Configuring AWS S3 to Receive Avanan Logs

  1. Go to AWS IAM: https://console.aws.amazon.com/iam/home#/home.
  2. Create a new user.
    1. Click Users > Add user.
    2. Select a user name, enable Access Type as Programmatic access and click Next: Permissions.
    3. Click Create Group or select the group if already created.
    4. Click Create policy or select the policy if already created.
    5. On the new tab, click JSON and copy this over.
      {
                      "Version": "2012-10-17",
                      "Statement": [
                      {
                      "Effect": "Allow",
                      "Action": [
                      "s3:ListBucket"
                      ],
                      "Resource": [
                      "arn:aws:s3:::YOUR_S3_BUCKET"
                      ]
                      },
                      {
                      "Effect": "Allow",
                      "Action": [
                      "s3:GetObject",
                      "s3:GetObjectAcl",
                      "s3:PutObject"
                      ],
                      "Resource": [
                      "arn:aws:s3:::YOUR_S3_BUCKET/THE_LOG_FOLDER_IF_ANY/*"
                      ]
                      }
                      ]
                      }
    6. Click Review Policy and select the policy you just created.
    7. Enter the required name to the policy and click Create policy.
    8. After the policy is created, go back to the previous tab and click Refresh.
    9. On the next screen, select the policy name you created and click Create Policy.
    10. Go back to the Add user screen and confirm that the group you created is selected and then click Next: Tags.
    11. Add the necessary Tags (in accordance with your environment directives) and click Next: Review.
    12. Confirm all the configurations and click Create user.
      Note:
      Download the CSV file or copy the Access Key and Secret access key to a safe location.
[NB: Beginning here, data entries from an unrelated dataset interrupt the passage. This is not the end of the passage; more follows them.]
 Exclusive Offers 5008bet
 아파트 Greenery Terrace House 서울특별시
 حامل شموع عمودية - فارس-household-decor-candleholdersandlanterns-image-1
This information won't be available again.
    13. Click Close.
  3. Click Roles > Create role.
  4. Select Another AWS Account.
  5. Insert the 12 digit number of the user created in step 2 and click Next: Permissions.
    Note:
    To find the 12 digit number, open the user on another screen.
  6. Select the policy created and click Next: Tags.
  7. Add the necessary Tags (in accordance with your environment directives), select a role name and click Create Role.
  8. Search for the role you created and click on its name.
  9. Select Trust relationships and click Edit trust relationship.
  10. Copy the following JSON code and click Update Trust Policy.
    {
                "Version": "2012-10-17",
                "Statement": [
                {
                "Effect": "Allow",
                "Principal": {
                "AWS": "arn:aws:iam::731485868276:user/checkpoint-s3-log-uploader"
                },
                "Action": "sts:AssumeRole",
                "Condition": {
                "StringEquals": {
                "sts:ExternalId": "checkpoint-s3-logs"
                }
                }
                }
                ]
                }
  11. Copy the Role ARN.
    Note:
    This Role ARN is used while configuring SIEM Integration in the Avanan.
  12. Log in to Avanan and complete SIEM integration.

    For more details, see Configuring SIEM Integration.

    Note:
    After this integration, Avanan starts sending the logs to the AWS S3 bucket. You have to configure your SIEM platform to receive logs from the AWS S3 bucket.